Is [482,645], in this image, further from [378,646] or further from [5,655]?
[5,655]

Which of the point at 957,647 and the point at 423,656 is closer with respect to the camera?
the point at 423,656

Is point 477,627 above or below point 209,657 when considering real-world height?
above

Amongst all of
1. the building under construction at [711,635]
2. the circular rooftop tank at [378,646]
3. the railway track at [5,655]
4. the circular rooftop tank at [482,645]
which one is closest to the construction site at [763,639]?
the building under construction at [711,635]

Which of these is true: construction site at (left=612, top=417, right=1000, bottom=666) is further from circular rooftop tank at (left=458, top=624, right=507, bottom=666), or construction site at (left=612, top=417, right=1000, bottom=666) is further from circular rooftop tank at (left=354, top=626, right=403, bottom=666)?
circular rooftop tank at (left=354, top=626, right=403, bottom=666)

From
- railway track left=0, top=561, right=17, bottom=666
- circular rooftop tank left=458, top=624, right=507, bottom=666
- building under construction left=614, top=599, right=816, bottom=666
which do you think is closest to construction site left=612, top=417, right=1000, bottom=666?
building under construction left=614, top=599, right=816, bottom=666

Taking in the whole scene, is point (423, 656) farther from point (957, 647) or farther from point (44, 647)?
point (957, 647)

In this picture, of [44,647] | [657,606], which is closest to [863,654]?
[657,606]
---
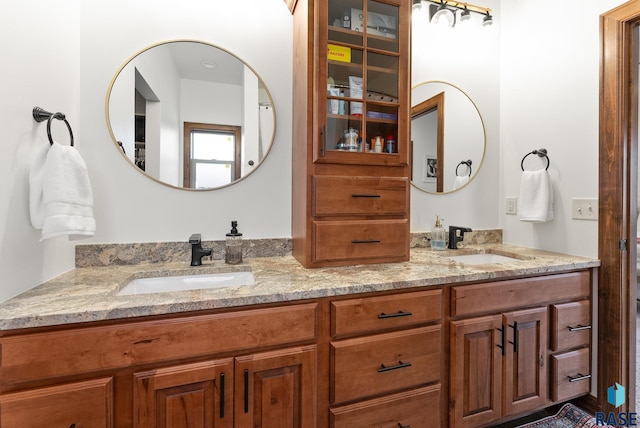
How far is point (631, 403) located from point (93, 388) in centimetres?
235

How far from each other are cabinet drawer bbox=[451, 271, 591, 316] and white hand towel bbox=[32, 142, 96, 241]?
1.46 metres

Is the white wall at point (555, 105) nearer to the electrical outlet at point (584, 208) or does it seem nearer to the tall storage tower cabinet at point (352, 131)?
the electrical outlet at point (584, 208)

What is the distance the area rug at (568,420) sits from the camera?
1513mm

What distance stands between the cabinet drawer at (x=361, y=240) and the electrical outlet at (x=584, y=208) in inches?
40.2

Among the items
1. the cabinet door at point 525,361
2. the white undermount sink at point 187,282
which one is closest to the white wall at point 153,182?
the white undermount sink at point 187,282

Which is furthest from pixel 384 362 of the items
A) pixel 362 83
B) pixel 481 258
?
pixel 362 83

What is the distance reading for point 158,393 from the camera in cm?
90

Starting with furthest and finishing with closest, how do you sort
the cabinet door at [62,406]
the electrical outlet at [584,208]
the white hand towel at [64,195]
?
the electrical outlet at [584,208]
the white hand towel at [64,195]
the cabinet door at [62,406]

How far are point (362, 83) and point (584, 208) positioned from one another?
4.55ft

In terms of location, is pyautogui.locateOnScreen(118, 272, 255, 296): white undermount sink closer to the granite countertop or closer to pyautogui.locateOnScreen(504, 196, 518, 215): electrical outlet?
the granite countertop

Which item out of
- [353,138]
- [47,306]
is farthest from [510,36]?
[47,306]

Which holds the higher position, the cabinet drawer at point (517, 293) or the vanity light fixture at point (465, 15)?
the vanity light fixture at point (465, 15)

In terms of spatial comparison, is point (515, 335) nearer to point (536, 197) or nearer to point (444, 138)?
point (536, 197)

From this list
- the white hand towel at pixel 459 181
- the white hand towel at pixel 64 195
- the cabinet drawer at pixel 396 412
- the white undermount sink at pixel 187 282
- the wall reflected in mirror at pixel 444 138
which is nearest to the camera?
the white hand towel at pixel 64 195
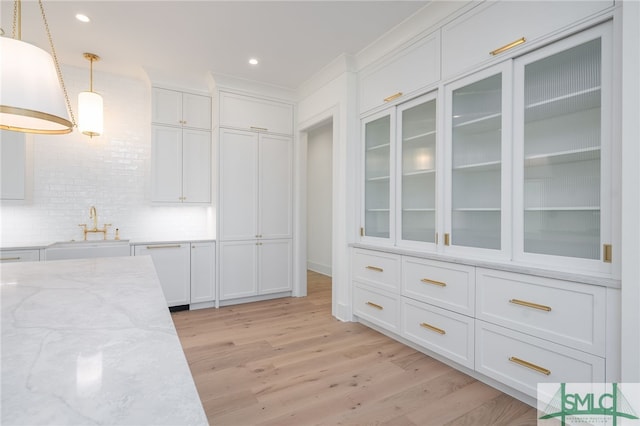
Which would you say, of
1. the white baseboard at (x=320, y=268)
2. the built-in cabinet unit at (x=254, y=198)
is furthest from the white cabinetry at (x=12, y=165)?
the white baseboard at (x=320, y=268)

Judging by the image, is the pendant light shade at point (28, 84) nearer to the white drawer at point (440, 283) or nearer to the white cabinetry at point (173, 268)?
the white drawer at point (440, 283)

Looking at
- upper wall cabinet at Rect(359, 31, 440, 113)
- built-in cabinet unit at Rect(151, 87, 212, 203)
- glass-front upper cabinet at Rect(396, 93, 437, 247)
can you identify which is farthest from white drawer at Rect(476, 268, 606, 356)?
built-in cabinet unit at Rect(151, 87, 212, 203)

**Given problem**. Report every line of the data above that contains the word "image". Treat case as significant.

**Response to this exercise**.
Is [482,645], in this image, further from [378,646] or further from [5,655]?
Judging by the image, is the pendant light shade at point (28, 84) nearer to the white drawer at point (440, 283) or nearer to the white cabinetry at point (173, 268)?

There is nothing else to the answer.